Выбрать главу

Сегодня, первые шаги

1

— Во имя Отца, Сына и Святого Духа… Кто желает зла этой паре? Во имя Отца, Сына и Святого Духа… Не помышляет ли кто разрушить этот брак? Во имя Отца, Сына и Святого Духа… Пусть сгинут прочь. Как было в начале, так есть сейчас и будет всегда, во веки веков. Аминь.

Ведьма, вытирая руки о черную мантию и промакивая разгоряченный лоб белым носовым платком, подошла к кладовой, взяла таз, наполнила его водой и всыпала в воду тридцать три крупинки соли, по крупинке на год жизни Иисуса Христа. Опустила в таз правую руку и хорошенько перемешала.

— Тере, придвинь-ка своего сына поближе.

Мать сосредоточенно повиновалась, и Джузеппе позволил ей это сделать. Он знал, что ритуал проводят по просьбе его матери и невесты, поэтому покорно опустился на колени перед ведьмой, которая начертила мокрыми пальцами крест у него на лбу. Затем старуха повторила ту же процедуру с Беатриче.

— Во имя Отца, Сына и Святого Духа, пусть избегнет эта пара злых языков, злых дел и злых людей.

Когда все было кончено, мама вложила десять тысяч лир в руки ведьмы и добавила корзину свежайшей дорады, которую папа выловил утром.

— Вот увидишь, Тере, это будет благословенный брак, — пообещала ведьма.

Беатриче превратилась в красивую женщину — прекрасные глаза и волосы, изящная линия подбородка, гармоничные очертания бедер и груди. Они с моим братом любили друг друга, и их любовь длилась уже много лет. Свадьбу назначили на 5 июля, следуя страстному желанию моей матери, потому что это была седьмая годовщина смерти Винченцо.
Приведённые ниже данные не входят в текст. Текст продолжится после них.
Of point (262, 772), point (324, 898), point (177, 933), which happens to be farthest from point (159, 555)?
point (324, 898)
Джузеппе смиренно согласился, и Беатриче тоже, движимая искренним состраданием к судьбе будущей свекрови, потерявшей сына почти ребенком. Поэтому Беатриче всегда старалась советоваться с ней во всем, даже в подготовке к свадьбе. Она взяла с собой мою маму выбирать подвенечное платье и свадебные подарки. Беатриче понравилась маленькая хрустальная ваза с серебряными украшениями, но мама предпочла рамку:

— Так все гости смогут вставить туда свадебное фото.
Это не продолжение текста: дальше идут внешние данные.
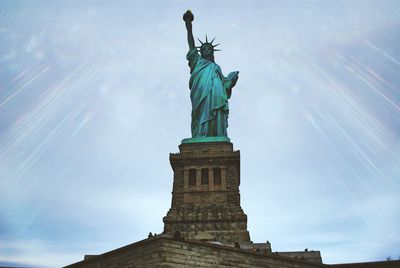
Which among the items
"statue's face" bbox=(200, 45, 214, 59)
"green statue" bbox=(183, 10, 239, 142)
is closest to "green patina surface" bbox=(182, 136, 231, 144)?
"green statue" bbox=(183, 10, 239, 142)

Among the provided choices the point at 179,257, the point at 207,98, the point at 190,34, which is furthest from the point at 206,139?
the point at 179,257

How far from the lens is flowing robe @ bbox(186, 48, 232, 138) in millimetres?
32938

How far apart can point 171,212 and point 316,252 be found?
10083 mm

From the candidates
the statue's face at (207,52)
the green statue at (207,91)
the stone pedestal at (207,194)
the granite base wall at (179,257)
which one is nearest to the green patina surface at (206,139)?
the green statue at (207,91)

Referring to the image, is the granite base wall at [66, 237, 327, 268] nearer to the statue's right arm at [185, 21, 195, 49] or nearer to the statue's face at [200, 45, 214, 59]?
the statue's face at [200, 45, 214, 59]

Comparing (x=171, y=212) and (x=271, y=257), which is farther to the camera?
(x=171, y=212)

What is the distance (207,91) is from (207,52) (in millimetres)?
5074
С ней согласились, несмотря на злобные взгляды сватьи, которая плохо скрывала разочарование: мать жениха вдруг обрела такой вес, а на нее никто не обращал внимания.

Меня выбрали подружкой невесты, а когда я попыталась протестовать, мама велела мне не портить праздник.

— Ах, Мария, — бросила она, — не веди себя как обычно! Порадуй брата.

Я знала, что на самом деле этого хочет она, но больше не смела противиться. В последние годы наши отношения с мамой были странными и очень хрупкими. Я помню, как в первую годовщину смерти Винченцо, когда мы пошли на кладбище, мама разразилась безутешными рыданиями. Я обняла ее и почувствовала, как сильно она похудела за последние месяцы.

— Прости, — прошептала она сквозь слезы.

— За что, мама?

— Я потеряла сына и перестала быть тебе матерью. Прости, Мария. Ты сможешь меня простить?

Я взяла ее за руки, затем снова крепко обняла. Давно я не чувствовала себя такой счастливой. Мы прошли остаток пути, наслаждаясь пробуждением мира, срывая цветы на нежных стебельках, чтобы потом вставить их в мои спутанные кудри, смотрели друг на друга и улыбались, не говоря ни слова. Маме все еще не удалось отодвинуть на второй план свою боль, но она сделала первый шаг. Со временем мне пришлось смириться, что она по-своему будет реагировать на страдания, сплетая реальность с фантазиями. Она слушала меня и смотрела на меня, но мысленно была прочно привязана к тайному миру, населенному душами бабушки, тети Корнелии и Винченцо, с каждой из которых она вела нежные и странные разговоры. То, что она беседовала с кем-то из них, было понятно по выражению ее лица: таким же оно становилось, когда ей приходилось производить в уме сложные расчеты.

Папа тоже справлялся с болью по-своему. Он стал молчаливым, сторонился людей, и никто в нашем районе больше не смел называть его Тони Кёртисом. Отец выглядел неряшливо, отталкивающе. Хотя возраст сгладил жесткие черты лица, сделав его более округлым, папа старательно отращивал густую бороду, как у альпиниста, которую сам стриг, когда надоедало заляпывать ее супом. Одевался папа небрежно, в узкие брюки и выцветшие рубашки. Былые увлечения его больше не интересовали. Он смотрел на всех искоса, с мрачным выражением на лице. И по-прежнему, как и всю свою жизнь, был ужасно вспыльчивым: любая мелочь могла спровоцировать его страшный гнев.